▶ Written exercise a
According to the book review, what is the rest of the book focused on after its first part?

▶ Provided passage
#####

Investigating Cryptocurrencies: Understanding, Extracting, and Analyzing Blockchain Evidence

I find Bitcoin and other cryptocurrencies endlessly fascinating. They hit a number of my personal interests, in particular low cryptography and level network protocols/data formats. I’m generally familiar with how blockchains work in general and have actually played a bit with demo implementations of the same technology. That being said, there are a lot of details on the business and variety between different technologies that I find less than knowledgeable about.

The book will not help you build your own cryptocurrency.

The book is not a detailed technical deconstruction of the technologies behind cryptocurrencies, although I do cover them in sufficient detail for you to be able to understand the concepts and explain them to others.


You probably didn’t become an investigator because mathematics was your strong point or you wanted to spend your workdays enjoying the beauty of hashing algorithms and Elliptic Curve Cryptography schemes.


Part II : Carrying Out Investigations

Right. So this was not the book I thought it was. It was still fascinating. The first part gives a pretty solid perspective on a few common crytocurrencies, although I’m not sure if it would be as easy to understand if you hadn’t already understood them decently already. And then the entire rest of the book is instead focused to help you investigate crimes involving cryptocurrencies and other blockchain technologies. Fascinating reading. Not something I’m currently interested in at the moment.

#####

▶ Dataset rows
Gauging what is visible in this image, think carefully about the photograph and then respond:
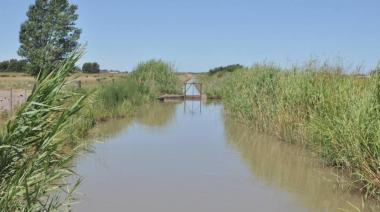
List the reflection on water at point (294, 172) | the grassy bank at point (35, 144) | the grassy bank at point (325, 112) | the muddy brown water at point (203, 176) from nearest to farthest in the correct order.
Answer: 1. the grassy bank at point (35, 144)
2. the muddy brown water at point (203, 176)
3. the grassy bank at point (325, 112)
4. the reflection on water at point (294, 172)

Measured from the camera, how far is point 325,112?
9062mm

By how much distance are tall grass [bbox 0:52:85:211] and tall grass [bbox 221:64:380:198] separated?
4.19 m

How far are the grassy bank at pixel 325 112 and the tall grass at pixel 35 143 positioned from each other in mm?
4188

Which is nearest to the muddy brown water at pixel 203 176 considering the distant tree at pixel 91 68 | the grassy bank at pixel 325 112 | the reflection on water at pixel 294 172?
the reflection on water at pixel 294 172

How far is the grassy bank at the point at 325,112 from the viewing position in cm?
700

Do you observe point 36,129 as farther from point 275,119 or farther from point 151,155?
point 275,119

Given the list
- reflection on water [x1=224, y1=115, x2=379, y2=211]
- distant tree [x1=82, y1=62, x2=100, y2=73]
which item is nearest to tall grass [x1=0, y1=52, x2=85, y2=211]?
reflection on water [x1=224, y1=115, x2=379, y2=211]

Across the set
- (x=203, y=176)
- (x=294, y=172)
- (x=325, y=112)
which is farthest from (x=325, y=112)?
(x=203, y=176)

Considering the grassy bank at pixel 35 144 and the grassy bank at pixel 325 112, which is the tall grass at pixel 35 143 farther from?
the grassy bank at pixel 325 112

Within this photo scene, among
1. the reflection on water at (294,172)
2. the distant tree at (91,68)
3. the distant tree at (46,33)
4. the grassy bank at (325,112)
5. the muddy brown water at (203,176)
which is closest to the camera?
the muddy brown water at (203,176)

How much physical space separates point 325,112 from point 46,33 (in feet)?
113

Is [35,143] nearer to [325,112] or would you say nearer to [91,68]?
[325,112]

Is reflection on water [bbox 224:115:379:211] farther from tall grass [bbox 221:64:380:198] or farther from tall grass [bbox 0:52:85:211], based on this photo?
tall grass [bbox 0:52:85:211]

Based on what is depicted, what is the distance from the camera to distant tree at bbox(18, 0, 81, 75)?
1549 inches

#####

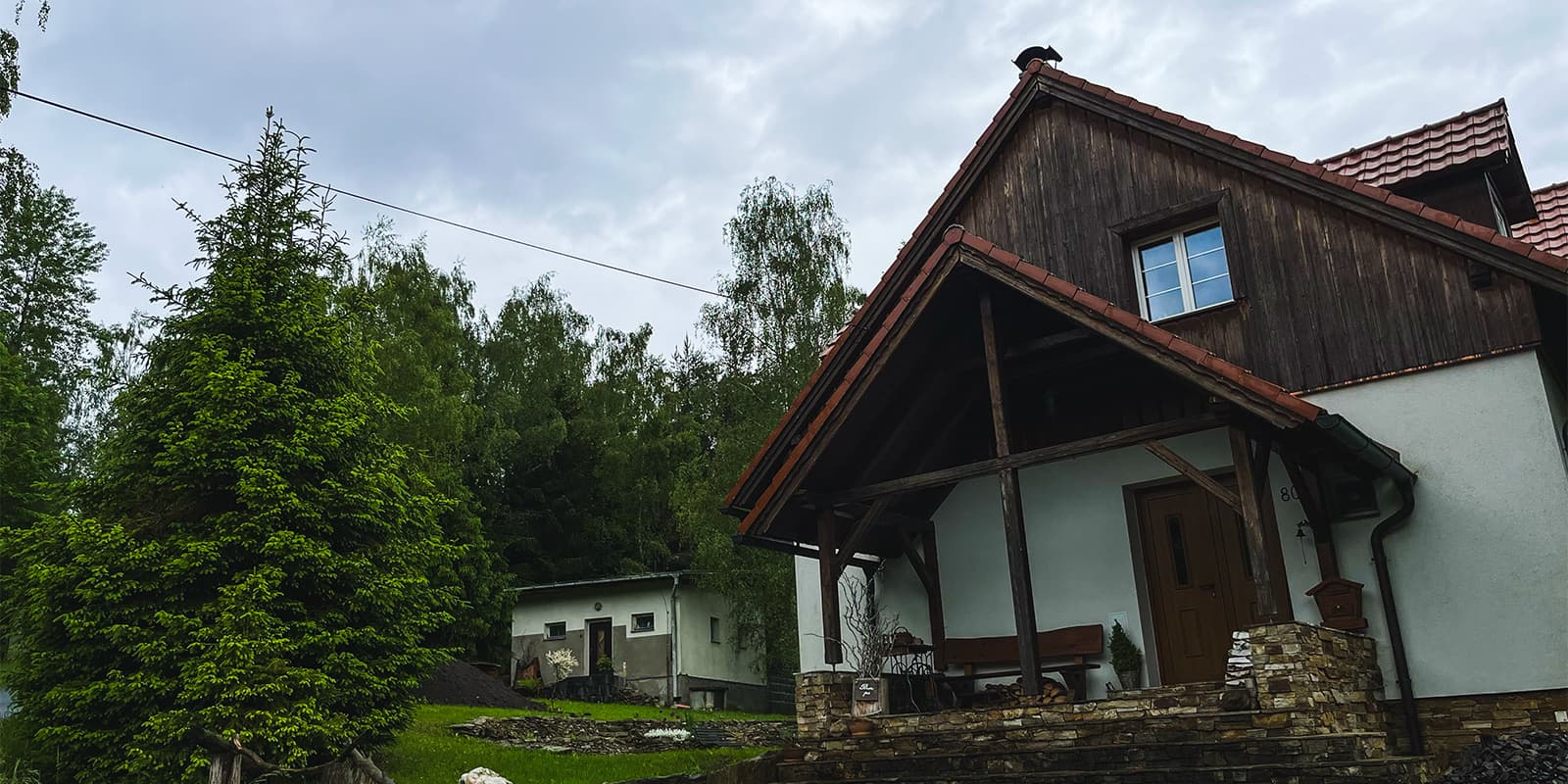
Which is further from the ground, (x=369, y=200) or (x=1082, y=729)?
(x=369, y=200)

#####

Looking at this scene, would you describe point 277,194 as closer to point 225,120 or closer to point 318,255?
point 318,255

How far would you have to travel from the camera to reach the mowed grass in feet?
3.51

#####

▶ Written exercise b
From the listing, pick out every line containing the string "bbox" and reproduce each one.

▶ Result a
Helping you investigate crimes involving cryptocurrencies and other blockchain technologies.

▶ Result b
By how much distance are tall grass [bbox 0:52:85:211] and tall grass [bbox 221:64:380:198] separated?
Is reflection on water [bbox 224:115:379:211] farther from tall grass [bbox 221:64:380:198] or farther from tall grass [bbox 0:52:85:211], based on this photo?
tall grass [bbox 0:52:85:211]
Based on what is depicted, what is the distance from the camera to distant tree at bbox(18, 0, 81, 75)?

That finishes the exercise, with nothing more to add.